En plus de trois heures d’arguments oraux, le tribunal a entendu les contestations du ministère américain de la Justice et des prestataires d’avortement au sujet de la loi. La majorité conservatrice du tribunal semblait sceptique quant à la contestation de la loi par l’administration Biden.

Le tribunal examinait les questions suivantes :

  • si « l’État peut soustraire à l’examen d’un tribunal fédéral une loi qui interdit l’exercice d’un droit constitutionnel en déléguant au grand public le pouvoir de faire respecter cette interdiction par le biais d’une action civile » ;
  • et peuvent « les États-Unis intenter une action devant un tribunal fédéral et obtenir une injonction ou un jugement déclaratoire contre l’État, les juges des tribunaux d’État, les greffiers des tribunaux d’État, d’autres fonctionnaires de l’État ou toutes les parties privées pour interdire l’application de la SB 8 ».

Les juges semblaient plus ouverts à la première question. Le juge Brett Kavanaugh, un conservateur, a déclaré que la loi texane “exploitait” une échappatoire dans la jurisprudence et a demandé si le tribunal devrait “combler cette échappatoire”.

Mais sur le second, la majorité conservatrice du tribunal est apparue sceptique.

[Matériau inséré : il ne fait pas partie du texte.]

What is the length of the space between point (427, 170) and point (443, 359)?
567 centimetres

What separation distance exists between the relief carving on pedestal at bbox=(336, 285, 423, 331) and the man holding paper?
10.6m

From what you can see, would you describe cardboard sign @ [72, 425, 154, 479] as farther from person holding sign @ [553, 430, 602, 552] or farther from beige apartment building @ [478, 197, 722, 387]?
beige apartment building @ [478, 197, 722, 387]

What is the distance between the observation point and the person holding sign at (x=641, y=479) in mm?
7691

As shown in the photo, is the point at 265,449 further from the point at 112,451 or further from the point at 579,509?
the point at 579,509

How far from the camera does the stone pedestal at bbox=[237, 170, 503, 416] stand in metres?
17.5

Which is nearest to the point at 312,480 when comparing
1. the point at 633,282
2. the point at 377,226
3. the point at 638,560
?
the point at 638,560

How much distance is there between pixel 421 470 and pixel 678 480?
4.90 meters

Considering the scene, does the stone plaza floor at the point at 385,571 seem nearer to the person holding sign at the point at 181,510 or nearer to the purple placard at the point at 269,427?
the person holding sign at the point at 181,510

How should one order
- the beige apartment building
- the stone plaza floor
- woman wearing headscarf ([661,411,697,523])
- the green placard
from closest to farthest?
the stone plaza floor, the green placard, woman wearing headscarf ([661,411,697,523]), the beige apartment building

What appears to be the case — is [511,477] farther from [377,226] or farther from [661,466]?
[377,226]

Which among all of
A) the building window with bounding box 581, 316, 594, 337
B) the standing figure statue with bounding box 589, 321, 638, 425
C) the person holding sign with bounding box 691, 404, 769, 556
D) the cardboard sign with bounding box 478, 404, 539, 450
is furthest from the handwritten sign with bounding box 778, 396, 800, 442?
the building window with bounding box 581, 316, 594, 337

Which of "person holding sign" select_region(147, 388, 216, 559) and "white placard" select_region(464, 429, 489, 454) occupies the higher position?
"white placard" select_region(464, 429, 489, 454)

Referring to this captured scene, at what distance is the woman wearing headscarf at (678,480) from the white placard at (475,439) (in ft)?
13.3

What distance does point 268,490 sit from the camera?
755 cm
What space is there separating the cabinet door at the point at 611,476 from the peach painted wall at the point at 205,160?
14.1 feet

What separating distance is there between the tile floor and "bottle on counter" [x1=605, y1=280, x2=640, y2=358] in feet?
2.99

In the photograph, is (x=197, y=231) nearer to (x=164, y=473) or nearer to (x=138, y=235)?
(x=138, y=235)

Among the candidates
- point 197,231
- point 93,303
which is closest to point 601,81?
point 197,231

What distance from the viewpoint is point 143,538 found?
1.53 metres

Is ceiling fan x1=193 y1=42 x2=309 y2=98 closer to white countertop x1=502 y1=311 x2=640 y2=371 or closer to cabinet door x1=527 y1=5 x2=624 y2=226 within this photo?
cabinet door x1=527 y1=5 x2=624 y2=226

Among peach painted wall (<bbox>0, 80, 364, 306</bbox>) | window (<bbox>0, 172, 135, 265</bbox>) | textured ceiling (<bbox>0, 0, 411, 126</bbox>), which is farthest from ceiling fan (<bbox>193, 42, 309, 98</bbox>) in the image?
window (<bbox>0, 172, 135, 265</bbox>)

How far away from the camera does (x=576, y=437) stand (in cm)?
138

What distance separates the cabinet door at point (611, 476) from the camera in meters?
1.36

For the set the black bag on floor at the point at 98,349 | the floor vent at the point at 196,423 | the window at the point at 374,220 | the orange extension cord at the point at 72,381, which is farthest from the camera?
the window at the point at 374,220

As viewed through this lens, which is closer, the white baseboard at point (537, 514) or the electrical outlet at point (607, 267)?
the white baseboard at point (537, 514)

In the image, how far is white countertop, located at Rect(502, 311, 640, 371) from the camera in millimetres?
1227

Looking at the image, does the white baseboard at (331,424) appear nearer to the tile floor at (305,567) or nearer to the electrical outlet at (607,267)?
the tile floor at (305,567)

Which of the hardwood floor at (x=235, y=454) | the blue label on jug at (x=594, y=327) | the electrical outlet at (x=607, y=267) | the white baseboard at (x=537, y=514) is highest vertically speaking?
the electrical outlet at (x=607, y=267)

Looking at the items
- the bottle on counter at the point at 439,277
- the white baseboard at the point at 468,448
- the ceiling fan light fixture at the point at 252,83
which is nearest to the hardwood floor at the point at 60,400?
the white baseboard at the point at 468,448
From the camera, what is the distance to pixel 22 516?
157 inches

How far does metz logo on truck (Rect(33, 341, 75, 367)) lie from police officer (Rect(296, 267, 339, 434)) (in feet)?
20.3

Kavanaugh a qualifié le procès du ministère de la Justice d'”irrégulier et inhabituel”.

C’est la deuxième fois que la nouvelle loi texane est portée devant le tribunal. Dans une décision de minuit il y a deux mois, le tribunal, par un vote de 5 contre 4, a autorisé l’entrée en vigueur de la loi, malgré les protestations des trois libéraux du tribunal et de son juge en chef conservateur, John Roberts.

En effet, ceux qui ont rédigé la loi se sont vantés de la façon dont elle est conçue pour éviter un examen par les tribunaux fédéraux.

Plus précisément, la loi du Texas, connue sous le nom de SB 8, interdit les avortements après 6 semaines, lorsque de nombreuses femmes ne savent pas encore qu’elles sont enceintes. Il ne contient aucune exception pour le viol ou l’inceste, et il n’a qu’une exception limitée et mal définie pour une « urgence médicale ». Mais le plus important, le mécanisme d’application de la loi est de permettre à toute personne qui aide et encourage un avortement d’être poursuivie par n’importe quel citoyen pour un minimum de 10 000 $. En conséquence, les avortements au Texas ont pratiquement cessé.

Lundi, l’affaire était de retour devant la Cour suprême, qui a accéléré le briefing et les arguments encore plus rapidement qu’elle n’a accéléré l’affaire contre le président de l’époque, Richard Nixon, au plus fort du scandale du Watergate en 1974.

Et pourtant, une majorité de la cour a laissé la loi du Texas rester en place même si elle est contestée comme inconstitutionnelle.